View Source Bio.Sequence (bio_elixir v0.3.0)
Bio.Sequence is the basic building block of the sequence types.
The core concept here is that a polymer is a sequence of elements encoded as a
binary. This is stored in the base %Bio.Sequence{} struct, which has both a
sequence and length field, and may carry a label and alphabet field as
well.
The struct is intentionally sparse on information since this is meant to
compose into larger data types. For example, the Bio.Sequence.DnaDoubleStrand struct,
which has two polymer Bio.Sequence.DnaStrands as the top_strand and
bottom_strand fields.
Because many of the sequence behaviors are shared, they are implemented by
Bio.BaseSequence and used in the modules that need them. This allows us to
ensure that there is a consistent implementation of the Enumerable protocol,
which in turn allows for common interaction patterns a la Python strings:
iex>"gmc" in Bio.Sequence.new("agmctbo")
true
iex>Bio.Sequence.new("agmctbo")
...>|> Enum.map(&(&1))
["a", "g", "m", "c", "t", "b", "o"]My hope is that this alleviates some of the pain of coming from a language where strings are slightly more complex objects.

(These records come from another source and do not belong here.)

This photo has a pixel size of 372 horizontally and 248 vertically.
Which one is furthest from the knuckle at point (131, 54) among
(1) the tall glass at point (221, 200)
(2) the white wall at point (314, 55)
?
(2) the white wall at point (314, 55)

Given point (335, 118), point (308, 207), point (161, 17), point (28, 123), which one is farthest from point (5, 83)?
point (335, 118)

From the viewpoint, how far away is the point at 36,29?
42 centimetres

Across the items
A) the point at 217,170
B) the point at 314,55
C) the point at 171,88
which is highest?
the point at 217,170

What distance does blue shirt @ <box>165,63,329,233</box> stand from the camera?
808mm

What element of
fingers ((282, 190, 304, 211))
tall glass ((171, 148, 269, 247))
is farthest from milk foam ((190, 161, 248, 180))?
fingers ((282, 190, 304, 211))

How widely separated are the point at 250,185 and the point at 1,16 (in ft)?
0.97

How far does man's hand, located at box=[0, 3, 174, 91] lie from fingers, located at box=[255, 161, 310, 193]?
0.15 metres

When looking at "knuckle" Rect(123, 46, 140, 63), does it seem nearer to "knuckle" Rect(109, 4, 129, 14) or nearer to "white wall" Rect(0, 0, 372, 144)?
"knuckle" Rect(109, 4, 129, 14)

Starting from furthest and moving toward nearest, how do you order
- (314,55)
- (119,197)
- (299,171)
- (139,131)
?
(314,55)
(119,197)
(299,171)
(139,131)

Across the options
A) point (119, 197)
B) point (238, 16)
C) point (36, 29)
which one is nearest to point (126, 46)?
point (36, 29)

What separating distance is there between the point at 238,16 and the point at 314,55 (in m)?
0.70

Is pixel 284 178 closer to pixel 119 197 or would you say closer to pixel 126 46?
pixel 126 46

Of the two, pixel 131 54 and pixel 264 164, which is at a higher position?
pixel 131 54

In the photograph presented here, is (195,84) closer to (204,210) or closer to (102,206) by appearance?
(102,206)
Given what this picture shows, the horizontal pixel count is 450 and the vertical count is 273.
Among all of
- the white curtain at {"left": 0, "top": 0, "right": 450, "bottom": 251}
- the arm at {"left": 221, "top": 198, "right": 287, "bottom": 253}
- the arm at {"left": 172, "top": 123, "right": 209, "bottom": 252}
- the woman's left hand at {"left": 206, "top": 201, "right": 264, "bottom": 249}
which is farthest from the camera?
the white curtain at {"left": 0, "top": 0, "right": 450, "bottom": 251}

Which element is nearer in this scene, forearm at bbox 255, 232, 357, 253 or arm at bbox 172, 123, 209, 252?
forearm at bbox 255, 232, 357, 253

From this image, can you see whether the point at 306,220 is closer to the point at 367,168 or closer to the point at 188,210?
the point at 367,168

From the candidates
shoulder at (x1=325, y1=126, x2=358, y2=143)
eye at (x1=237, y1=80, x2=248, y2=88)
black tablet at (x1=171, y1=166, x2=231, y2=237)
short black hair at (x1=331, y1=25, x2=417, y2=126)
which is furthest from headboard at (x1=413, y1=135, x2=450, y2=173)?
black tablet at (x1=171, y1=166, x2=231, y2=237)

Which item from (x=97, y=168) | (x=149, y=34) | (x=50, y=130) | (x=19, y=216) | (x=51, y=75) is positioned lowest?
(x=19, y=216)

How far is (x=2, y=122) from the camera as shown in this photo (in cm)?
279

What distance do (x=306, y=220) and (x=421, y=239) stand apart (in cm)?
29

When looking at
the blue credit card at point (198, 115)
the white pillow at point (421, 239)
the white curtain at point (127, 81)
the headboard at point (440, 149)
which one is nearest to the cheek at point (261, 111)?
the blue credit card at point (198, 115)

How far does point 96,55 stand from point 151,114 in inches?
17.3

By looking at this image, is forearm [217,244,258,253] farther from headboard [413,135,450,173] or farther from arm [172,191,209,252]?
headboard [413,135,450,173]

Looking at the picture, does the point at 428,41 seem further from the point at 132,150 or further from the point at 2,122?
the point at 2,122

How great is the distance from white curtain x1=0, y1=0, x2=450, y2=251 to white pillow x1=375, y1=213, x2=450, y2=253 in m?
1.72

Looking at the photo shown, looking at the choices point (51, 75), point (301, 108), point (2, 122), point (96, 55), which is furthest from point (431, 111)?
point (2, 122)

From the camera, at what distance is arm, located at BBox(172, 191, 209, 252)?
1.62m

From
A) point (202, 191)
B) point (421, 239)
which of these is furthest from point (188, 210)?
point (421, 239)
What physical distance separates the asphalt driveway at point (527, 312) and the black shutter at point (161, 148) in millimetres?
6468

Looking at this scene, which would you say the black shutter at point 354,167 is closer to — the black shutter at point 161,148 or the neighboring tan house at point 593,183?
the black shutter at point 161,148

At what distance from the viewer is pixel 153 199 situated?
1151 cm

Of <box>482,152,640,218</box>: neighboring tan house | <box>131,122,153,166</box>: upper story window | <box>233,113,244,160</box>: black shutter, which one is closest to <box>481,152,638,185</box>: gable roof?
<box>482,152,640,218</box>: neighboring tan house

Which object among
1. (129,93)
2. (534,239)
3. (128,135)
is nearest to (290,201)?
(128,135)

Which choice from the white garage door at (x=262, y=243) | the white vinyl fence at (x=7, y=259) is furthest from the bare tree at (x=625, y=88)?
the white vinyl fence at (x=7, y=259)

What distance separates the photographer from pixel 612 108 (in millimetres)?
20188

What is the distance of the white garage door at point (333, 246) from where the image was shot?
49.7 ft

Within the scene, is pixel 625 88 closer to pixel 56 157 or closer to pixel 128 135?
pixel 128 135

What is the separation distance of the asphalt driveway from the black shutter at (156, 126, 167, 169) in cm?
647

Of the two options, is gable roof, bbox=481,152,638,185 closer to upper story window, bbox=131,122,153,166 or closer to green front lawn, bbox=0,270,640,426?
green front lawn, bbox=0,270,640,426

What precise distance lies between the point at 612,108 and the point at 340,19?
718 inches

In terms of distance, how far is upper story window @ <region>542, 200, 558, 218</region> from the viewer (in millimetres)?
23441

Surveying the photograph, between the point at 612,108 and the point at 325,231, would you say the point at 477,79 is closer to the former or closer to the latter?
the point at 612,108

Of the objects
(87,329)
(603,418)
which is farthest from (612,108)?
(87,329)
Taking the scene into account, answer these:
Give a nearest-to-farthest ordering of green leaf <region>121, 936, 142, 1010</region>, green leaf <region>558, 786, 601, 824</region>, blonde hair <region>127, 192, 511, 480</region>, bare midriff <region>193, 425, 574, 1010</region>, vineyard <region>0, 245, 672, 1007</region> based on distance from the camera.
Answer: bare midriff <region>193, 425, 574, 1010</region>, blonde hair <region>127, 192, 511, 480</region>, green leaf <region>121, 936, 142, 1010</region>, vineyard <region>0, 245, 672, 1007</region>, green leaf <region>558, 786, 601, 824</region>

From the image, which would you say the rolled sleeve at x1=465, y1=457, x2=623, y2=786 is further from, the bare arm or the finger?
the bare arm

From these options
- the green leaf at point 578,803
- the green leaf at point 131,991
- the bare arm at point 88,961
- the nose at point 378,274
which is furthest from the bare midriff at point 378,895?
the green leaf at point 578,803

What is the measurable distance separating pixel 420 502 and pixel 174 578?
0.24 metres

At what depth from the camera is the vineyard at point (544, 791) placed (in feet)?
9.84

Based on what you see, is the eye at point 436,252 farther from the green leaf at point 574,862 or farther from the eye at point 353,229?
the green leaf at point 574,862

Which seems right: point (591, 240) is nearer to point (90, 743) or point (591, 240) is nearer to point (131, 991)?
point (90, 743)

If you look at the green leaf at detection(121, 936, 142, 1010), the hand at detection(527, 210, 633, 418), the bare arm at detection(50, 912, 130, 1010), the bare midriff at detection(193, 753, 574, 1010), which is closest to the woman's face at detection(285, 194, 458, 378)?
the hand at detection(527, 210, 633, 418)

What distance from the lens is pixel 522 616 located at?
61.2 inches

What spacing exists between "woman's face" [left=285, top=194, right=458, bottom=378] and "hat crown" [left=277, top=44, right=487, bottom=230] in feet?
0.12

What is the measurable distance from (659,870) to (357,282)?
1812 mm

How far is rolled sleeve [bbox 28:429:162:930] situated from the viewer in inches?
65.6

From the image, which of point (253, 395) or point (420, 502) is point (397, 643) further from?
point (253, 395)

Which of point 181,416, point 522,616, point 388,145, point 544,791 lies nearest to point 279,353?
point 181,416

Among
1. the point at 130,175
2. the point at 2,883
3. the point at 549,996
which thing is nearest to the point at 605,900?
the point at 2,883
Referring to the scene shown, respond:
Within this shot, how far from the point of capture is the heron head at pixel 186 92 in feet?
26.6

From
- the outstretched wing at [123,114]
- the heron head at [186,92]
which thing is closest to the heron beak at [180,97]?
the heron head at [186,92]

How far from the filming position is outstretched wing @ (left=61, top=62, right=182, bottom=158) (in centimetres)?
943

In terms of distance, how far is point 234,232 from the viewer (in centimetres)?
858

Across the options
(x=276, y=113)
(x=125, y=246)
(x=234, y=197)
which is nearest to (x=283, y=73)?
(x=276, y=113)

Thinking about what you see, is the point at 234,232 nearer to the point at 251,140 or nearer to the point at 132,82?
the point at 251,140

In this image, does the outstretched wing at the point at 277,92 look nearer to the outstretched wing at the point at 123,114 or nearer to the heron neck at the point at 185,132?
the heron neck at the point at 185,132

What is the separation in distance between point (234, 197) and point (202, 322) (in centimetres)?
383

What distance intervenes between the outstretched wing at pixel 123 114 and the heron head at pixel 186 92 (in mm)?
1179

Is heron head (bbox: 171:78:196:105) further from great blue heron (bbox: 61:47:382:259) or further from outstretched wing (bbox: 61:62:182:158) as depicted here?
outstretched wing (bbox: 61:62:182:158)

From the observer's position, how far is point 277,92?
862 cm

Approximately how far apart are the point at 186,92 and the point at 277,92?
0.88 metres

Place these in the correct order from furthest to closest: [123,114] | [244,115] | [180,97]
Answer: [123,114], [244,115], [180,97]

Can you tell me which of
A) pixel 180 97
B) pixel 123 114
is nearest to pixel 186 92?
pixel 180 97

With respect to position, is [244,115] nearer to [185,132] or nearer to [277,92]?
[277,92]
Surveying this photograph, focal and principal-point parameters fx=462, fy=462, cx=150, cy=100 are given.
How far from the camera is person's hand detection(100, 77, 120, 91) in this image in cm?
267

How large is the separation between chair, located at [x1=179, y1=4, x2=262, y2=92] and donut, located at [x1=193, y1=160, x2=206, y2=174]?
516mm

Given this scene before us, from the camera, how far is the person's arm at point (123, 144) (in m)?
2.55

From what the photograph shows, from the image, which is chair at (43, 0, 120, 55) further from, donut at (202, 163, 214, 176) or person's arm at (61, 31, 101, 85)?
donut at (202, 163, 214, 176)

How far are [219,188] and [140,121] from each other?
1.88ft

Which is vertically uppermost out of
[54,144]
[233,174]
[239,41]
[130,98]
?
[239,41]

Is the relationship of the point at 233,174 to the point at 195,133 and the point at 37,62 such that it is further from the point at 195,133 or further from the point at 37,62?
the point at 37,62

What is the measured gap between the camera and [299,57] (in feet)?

Additionally, you should look at the Bio.Enum module for dealing with cases
where the Enum default implementation results in odd behavior. It also
implements certain behaviors like returning the same type for functions:
iex>Bio.Sequence.new("agmctbo")
...>|> Enum.slice(2, 2)
'mc'vs
iex>alias Bio.Enum, as: Bnum
...>Bio.Sequence.new("agmctbo")
...>|> Bnum.slice(2, 2)
%Bio.Sequence{sequence: "mc", length: 2}